» Task item: Exact copies of the records below are needed, free of pictures.

» Excerpted records:
::::::
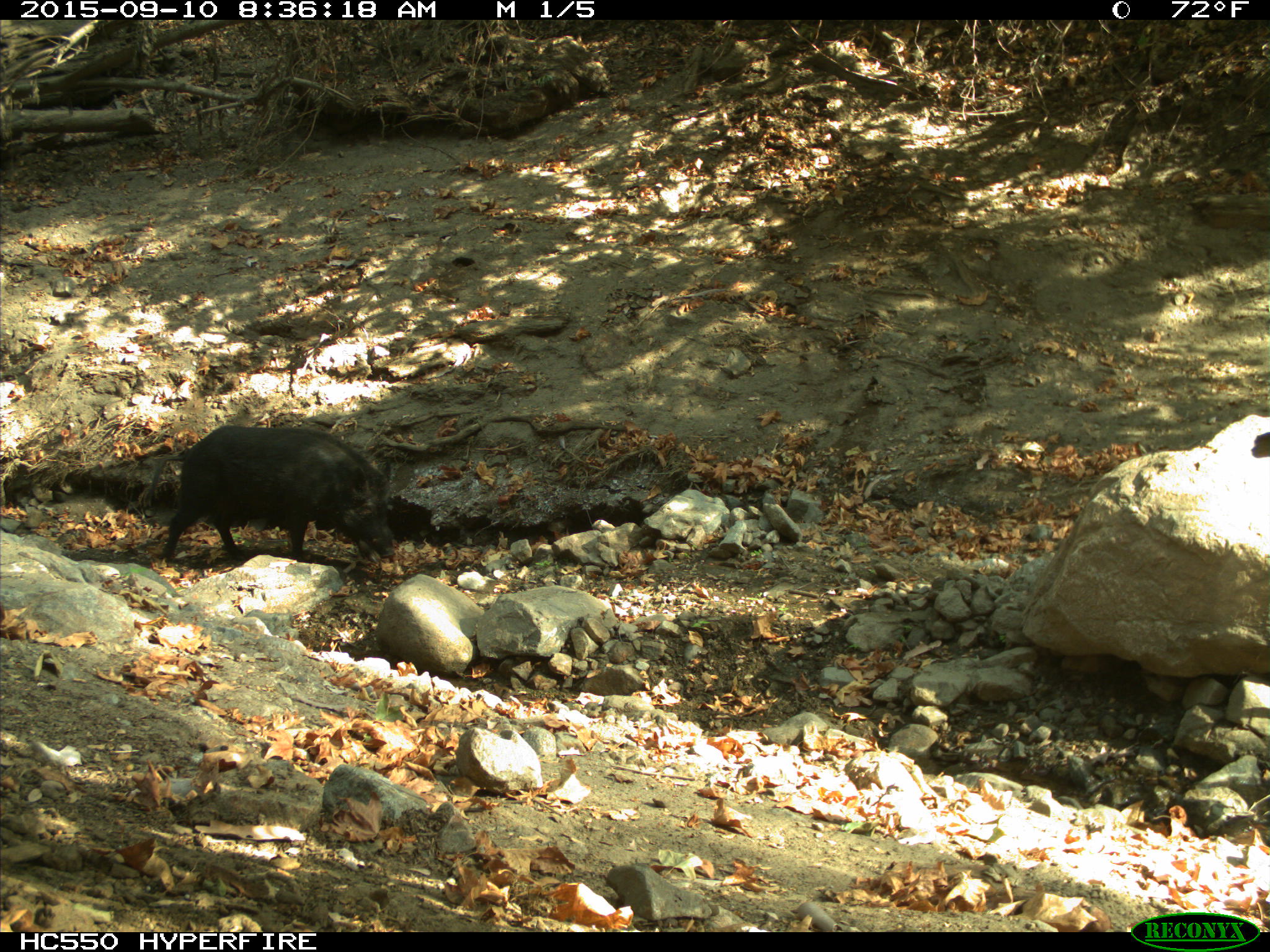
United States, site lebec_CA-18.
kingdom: Animalia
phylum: Chordata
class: Mammalia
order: Artiodactyla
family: Suidae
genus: Sus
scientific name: Sus scrofa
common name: wild boar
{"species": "Sus scrofa (wild boar)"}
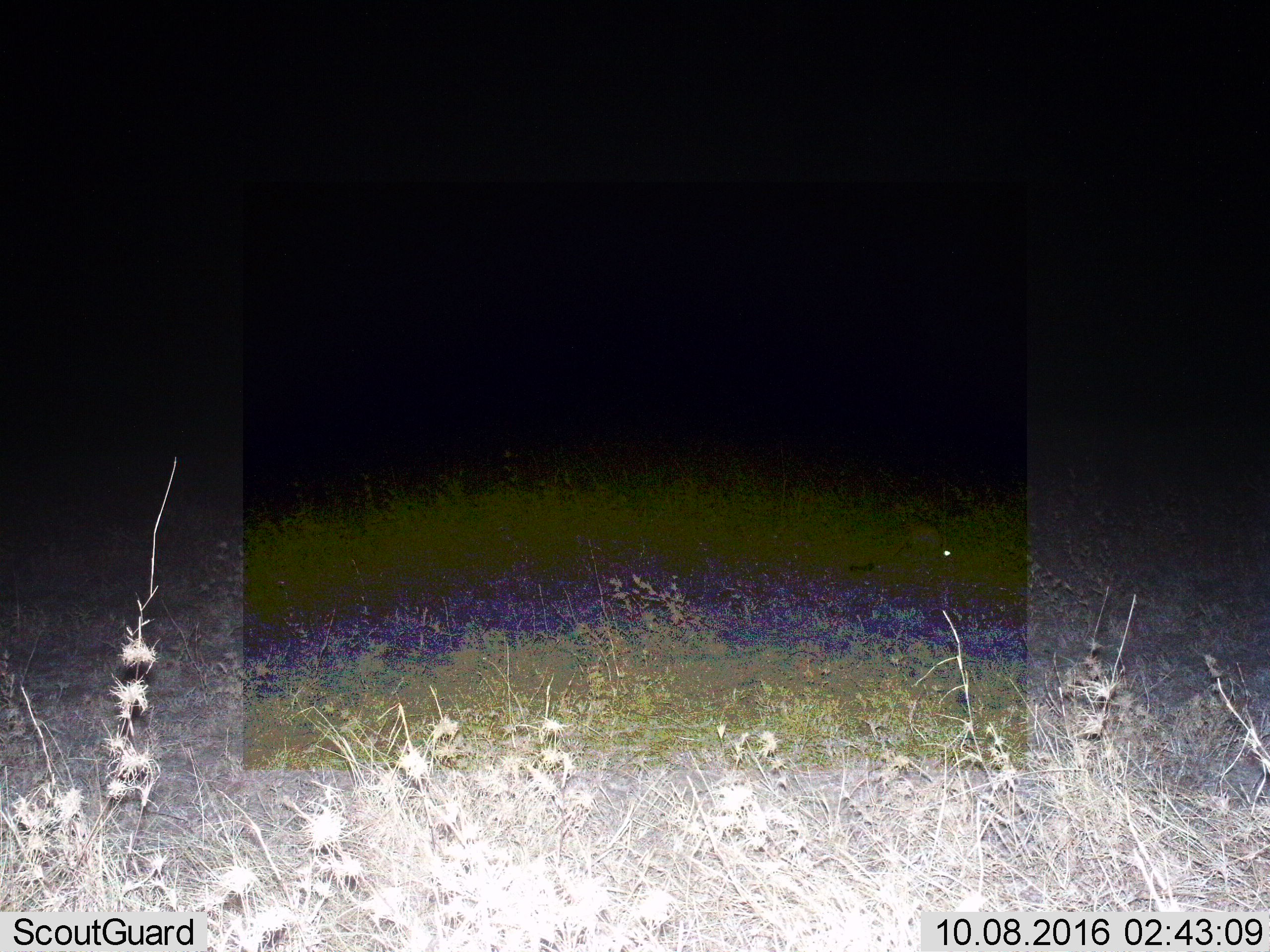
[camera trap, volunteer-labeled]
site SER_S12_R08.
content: unidentified animal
::::::
» Written response:
United States, site lebec_CA-18.
kingdom: Animalia
phylum: Chordata
class: Mammalia
order: Artiodactyla
family: Suidae
genus: Sus
scientific name: Sus scrofa
common name: wild boar
{"species": "Sus scrofa (wild boar)"}
[camera trap, volunteer-labeled]
site SER_S12_R08.
content: unidentified animal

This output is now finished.